17th February 2003, 40 year-old angler Val Fletcher was casting for little fishes from
the beach at Skinningrove. She baited her line with squid and hoped for a
nibble – perhaps from a mackerel or something equally as undramatic.
She got a bite all right, but it was no tiddler; for it was a 11½ft, 140lb oarfish (aka the King of Herrings) – and it took her a good 40 minutes to reel it in, aided by her partner, the appropriately named Robert Herrings. Though the size of the fish was on the large side, it was a minnow by oarfish standards: they can reach 50ft+. Anyway, the 5ft 4in, eight stone woman beached the monster, dragged it home and left it outside for a couple of days for the locals to gawp at. No one was able to identify the specimen for some time.

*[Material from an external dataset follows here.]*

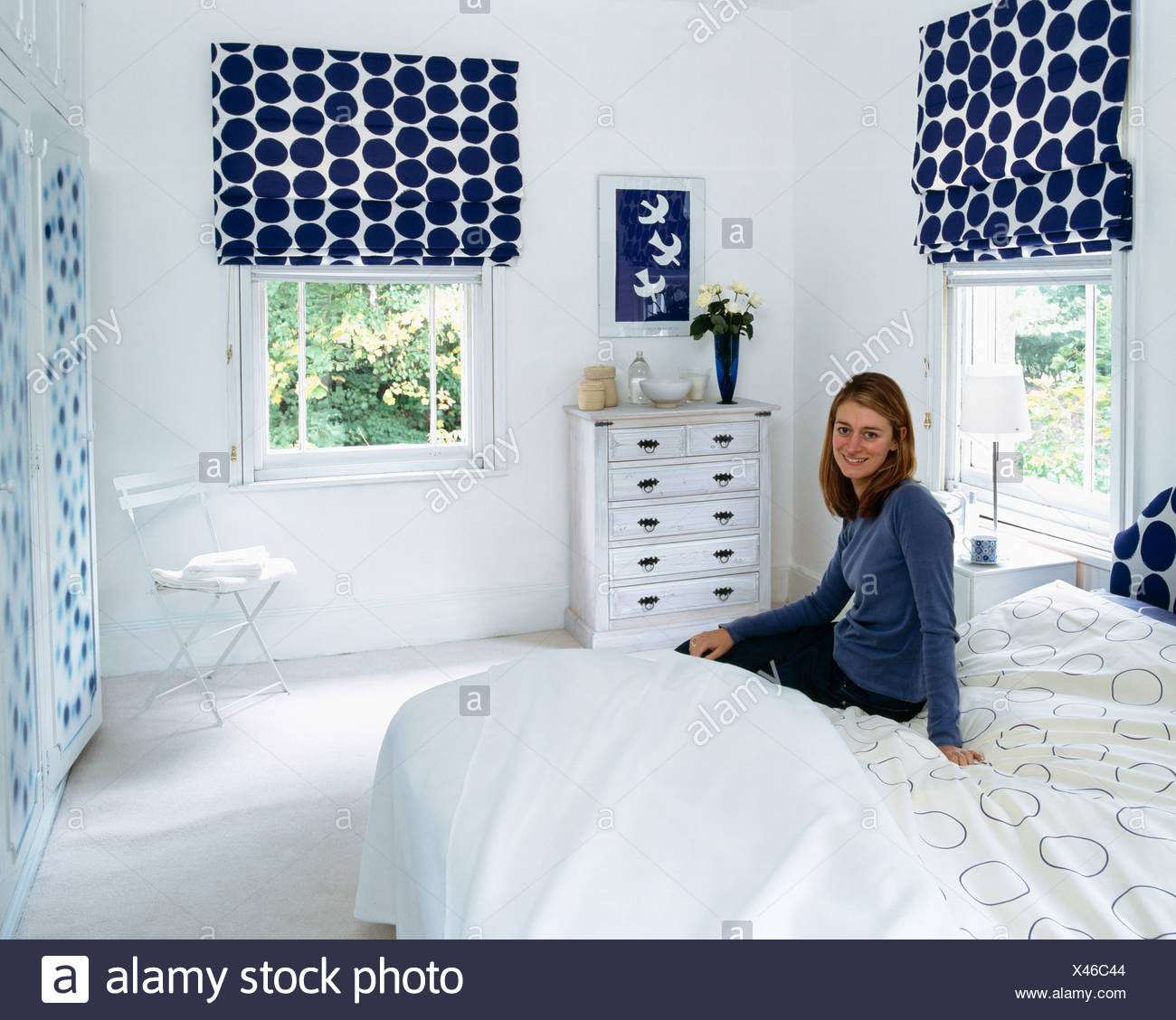 Young Woman Sitting On Bed In White Bedroom With Blue Spotted Blinds On Windows Stock Photo Alamy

Oarfish are incredibly rare – especially live specimens. They are the oceans’ longest bony fish, and prefer warmer climes and deeper seas. One hadn’t been caught anywhere in the world since 1996 (off the US coast) – with previous UK finds including two at Whitby in 1759 & 1981 and one off Northumberland in 1794. Val is thought to have been the first person to have landed one with a rod and line.
When word finally got round, marine biologists were keen to examine the creature. By then, though, it had already been sliced up into steaks and shoved in Ms Fletcher’s deep freeze.